Jobs Still Aren't Coming Fast Enough

And the February jobs report didn't help enough.

Here's the thing about expectations: if you keep lowering them, the news starts sounding better and better. And although the February jobs report wasn't terrible, the reaction to it has some of that flavor. 

After a brutally cold month and two months of bad jobs reports before it, observers were holding out hope that job growth would beat the consensus estimate of 150,000 in February. The good news is that it did: BLS says the US added 175,000 jobs last month. So, yes, there is some reason for optimism on the jobs front. The lackluster gains in December and January weren't renewed for a third month, which could very well have spurred the Fed to rethink its tapering schedule. 
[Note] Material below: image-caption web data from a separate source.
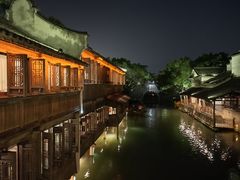 -乌镇西栅景区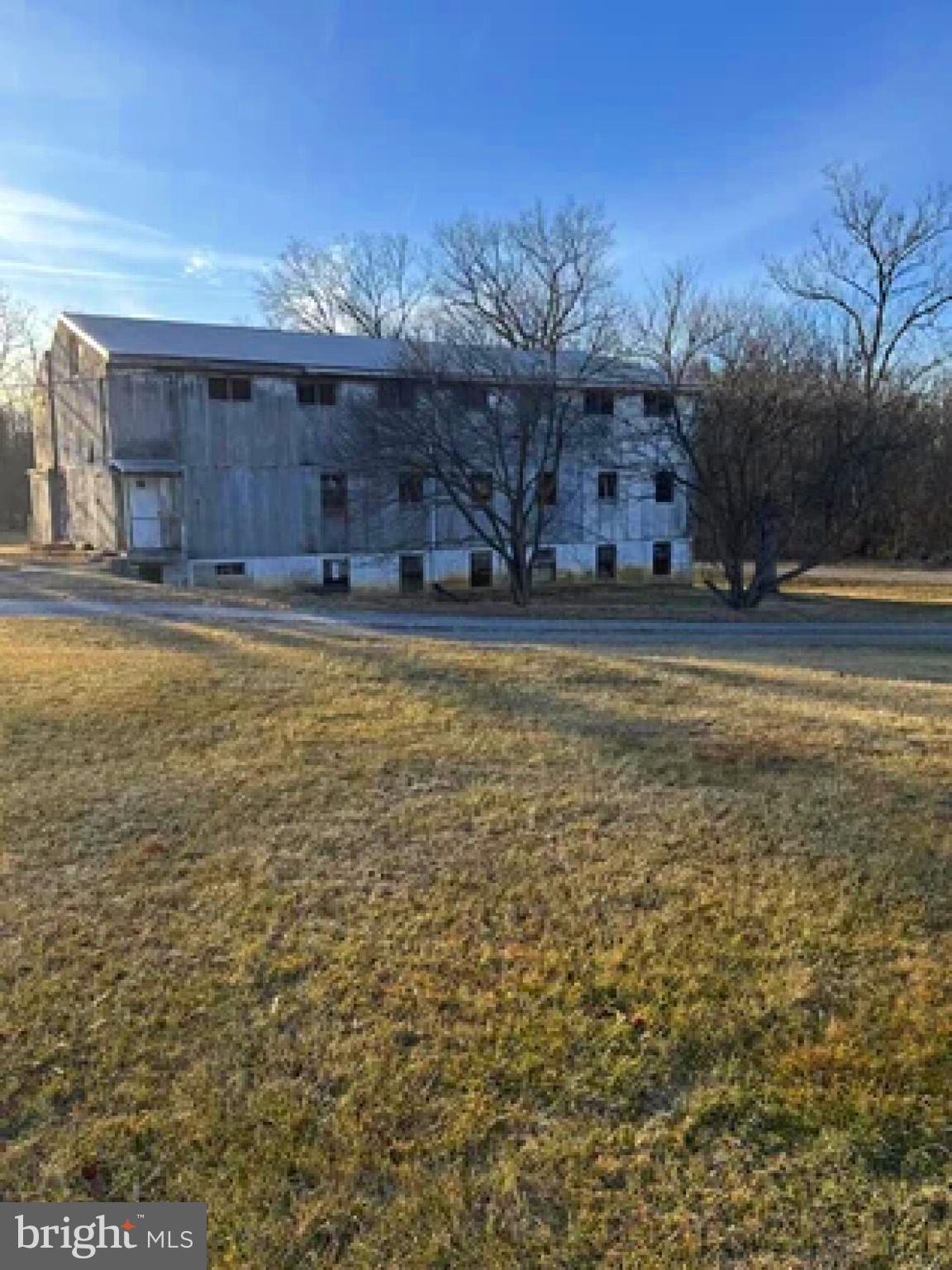 NONE AVAILABLE - Farm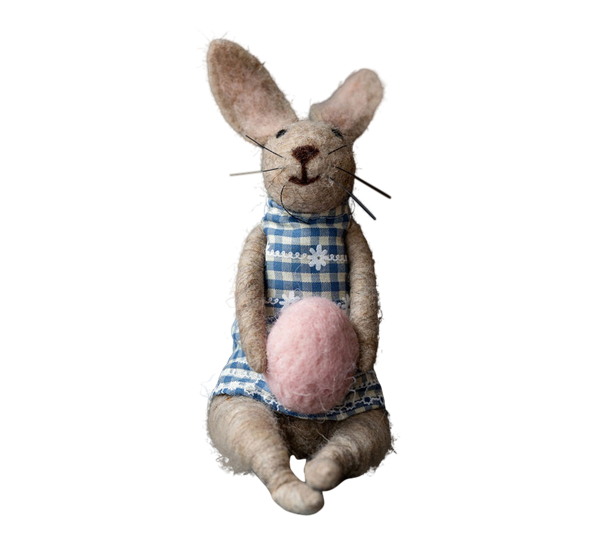 Pernille Humorhare fra Und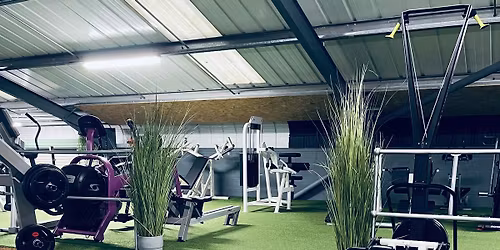 Halloween children\u2019s fitness party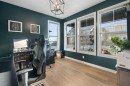 26 Bluerock Avenue Sw, Calgary, AB  - Indoor Photo Showing Other Room 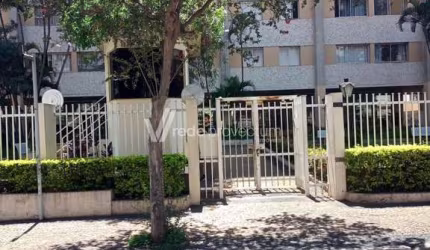 Apartamento com 2 quartos para alugar na Rua Doutor Quirino, 1730, Centro, Campinas, 114 m2 por R$ 3.000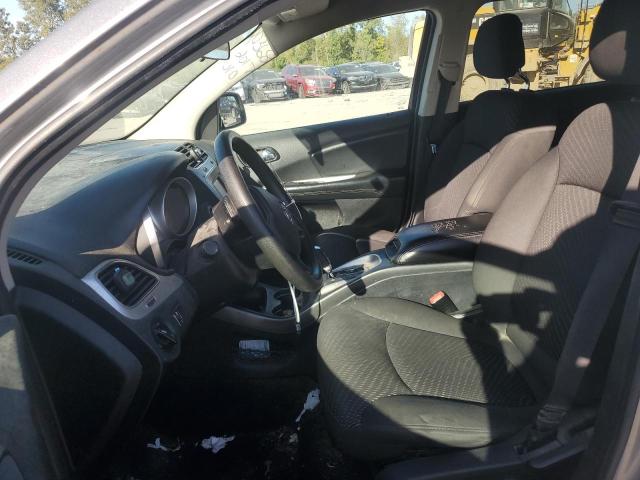2015 DODGE JOURNEY SX - 3C4PDDBG6FT544180
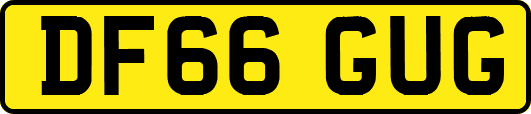 DF66GUG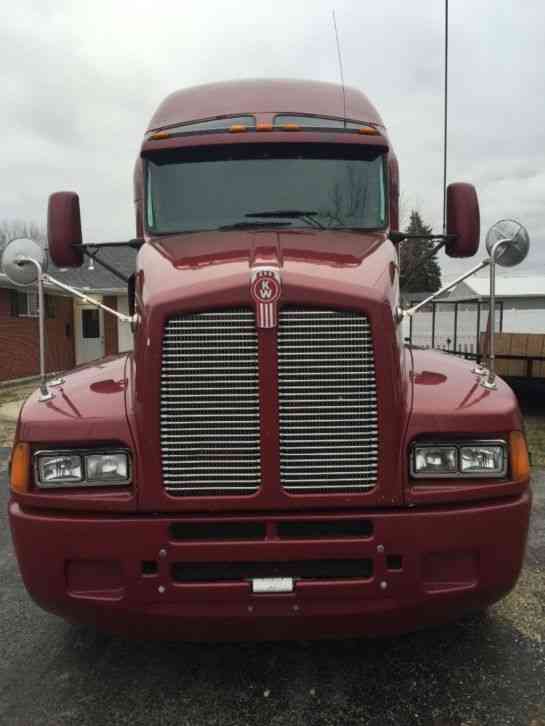 Kenworth (2007)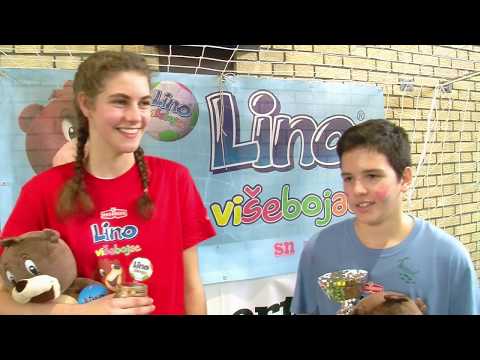 Lino Višebojac - Semeljci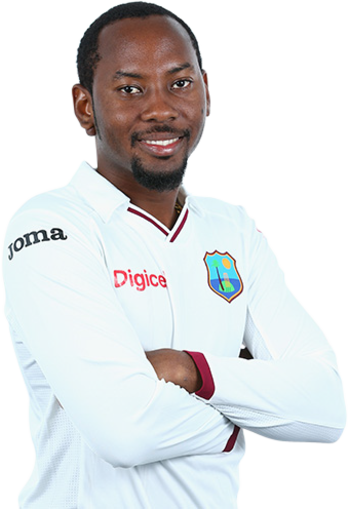Jomel Warrican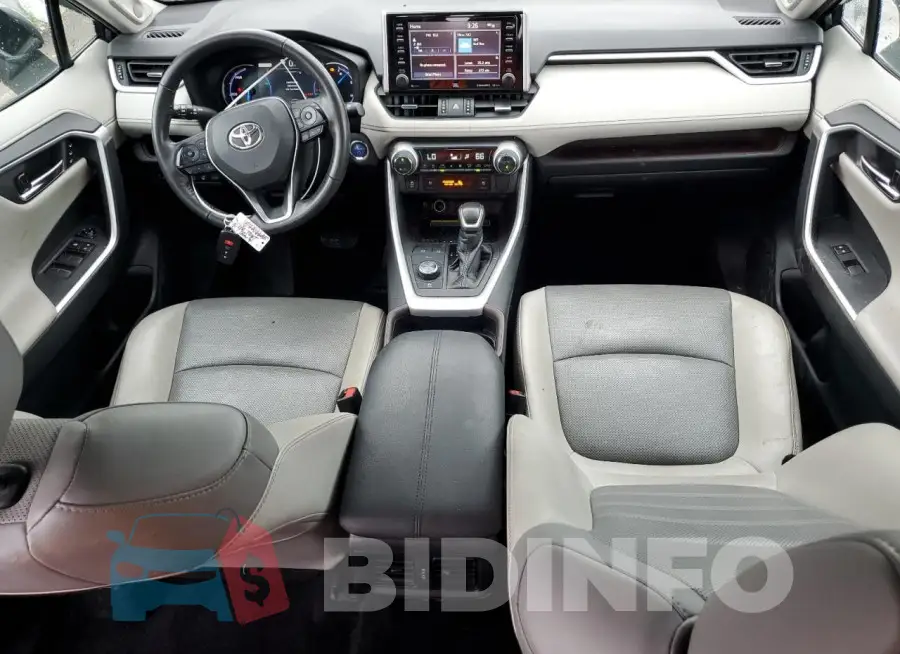 4T3DWRFV6LU010152 Photo# 8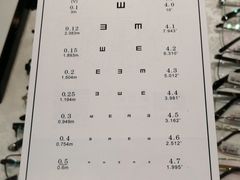 -锦泉眼视光中心(海珠广场店)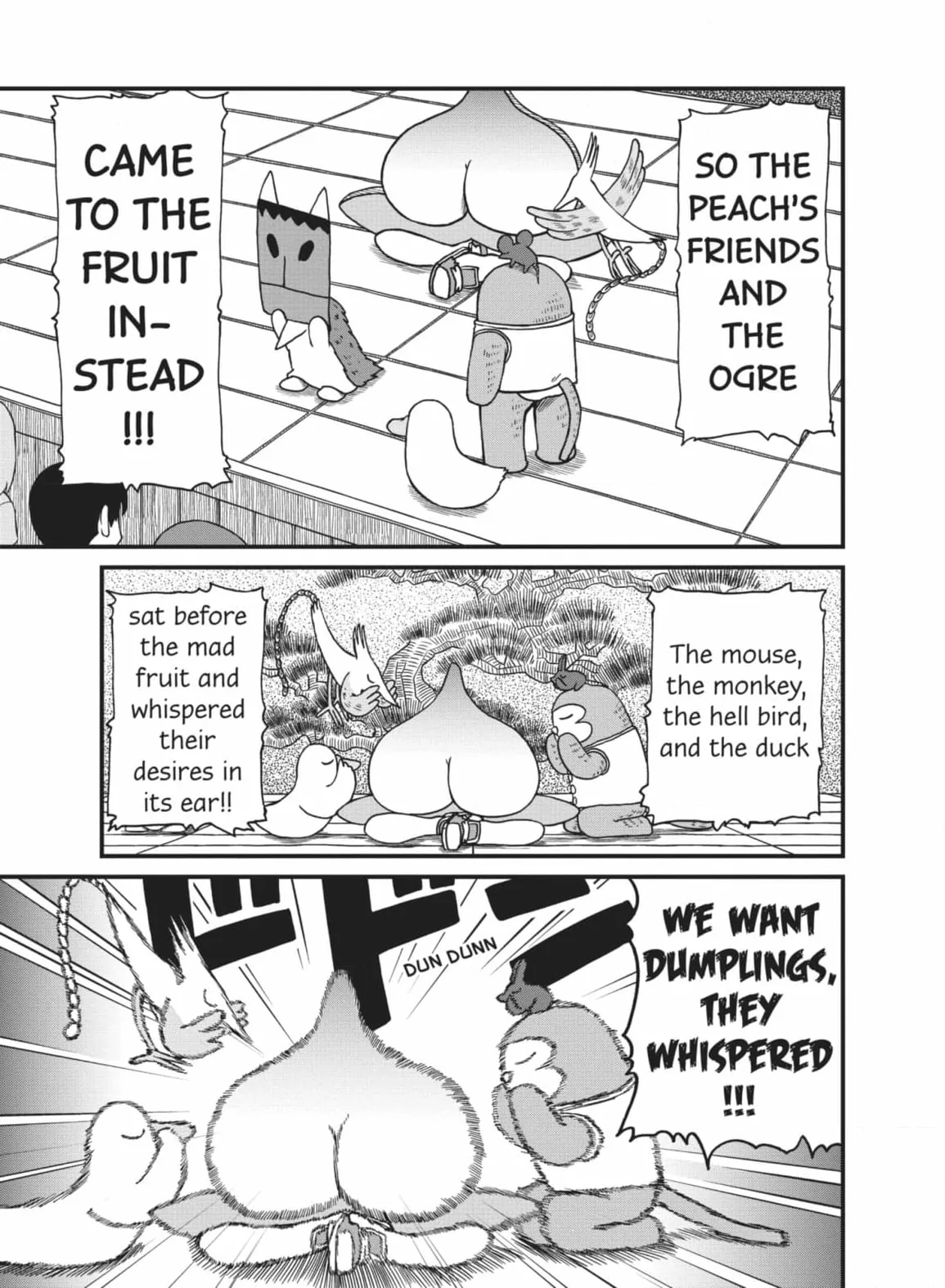 City: Crime Stories Chapter 78 page 5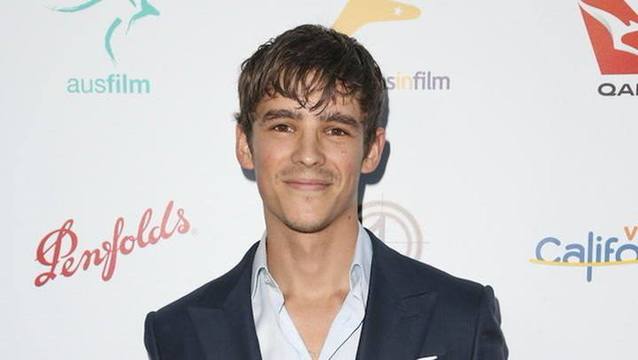 Brenton Thwaites Highlights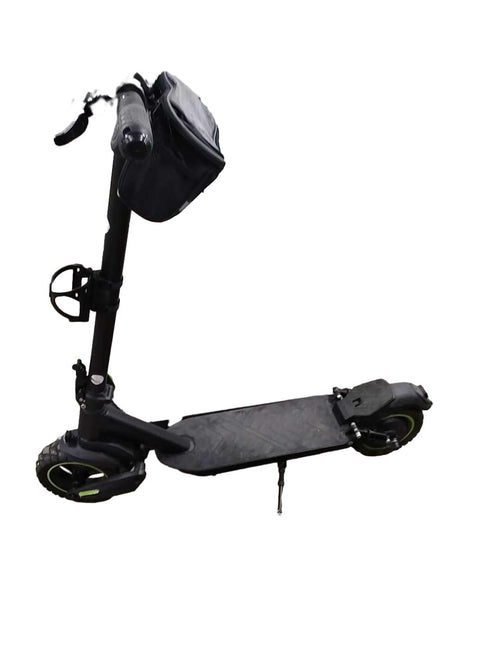 Isinwheel S10 Black Kick Scooter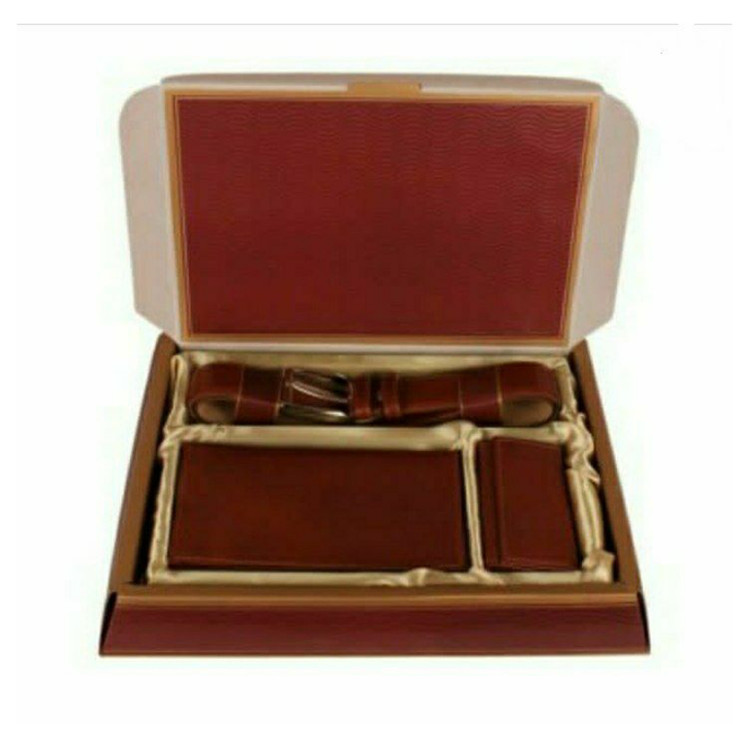 ست هدیه مردانه مدل SH 701 main 1 4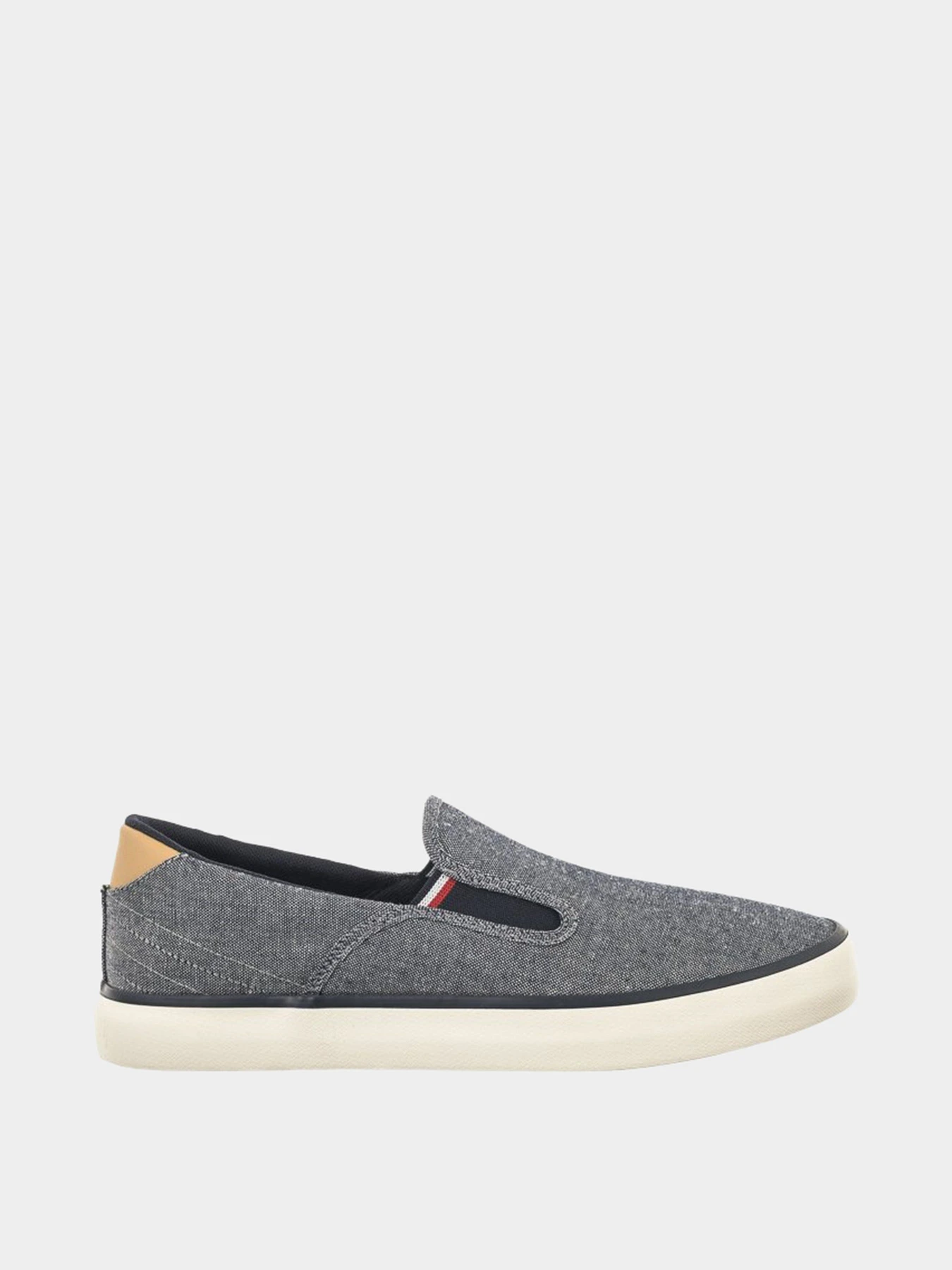 Кроссовки Tommy Hilfiger модель FM0FM04947-DW5 Кроссовки Tommy Hilfiger модель FM0FM04947-DW5 Фото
It's easy to get excited about the news, but this is only one jobs report. There is a lot of uncertainty around the number because counting jobs across a population of 310 million people is difficult. BLS adds a buffer zone of 100,000 to their estimates, so we could be looking at anywhere from 75,000 jobs (really terrible) to 275,000 jobs (really wonderful). We saw that in this report: revisions to December and January's numbers found a combined 25,000 extra jobs.

A better way to look at the health of the labor market is to follow a longer trend, where we can play down the inaccuracies of the newest report. Below is the 3-month trend in job growth since before the recession started. 


With this smoothed out view of job gains and losses, it's easier to see what is going on. After astounding losses during the financial crisis, the economy has had fits and starts. Just as it looks like we're going to turn the corner and have some healthy gains, hiring slows again. Just look at the beginning of 2011, spring of 2012, and now. The most recent trend is not a healthy one. After steady gains of about 200,000 per month for more than a year, growth is tailing off. I increased the average to 6 months and the results were smoother, but still show a tailing off recently.


At some point we've got to start wondering if the jobs will ever return in force. It's been five years and it hasn't happened yet. Although businesses are growing, I wonder how many of them have learned how to get by with fewer employees, either by pushing more responsibilities onto remaining ones or doing without positions that seem frivolous now.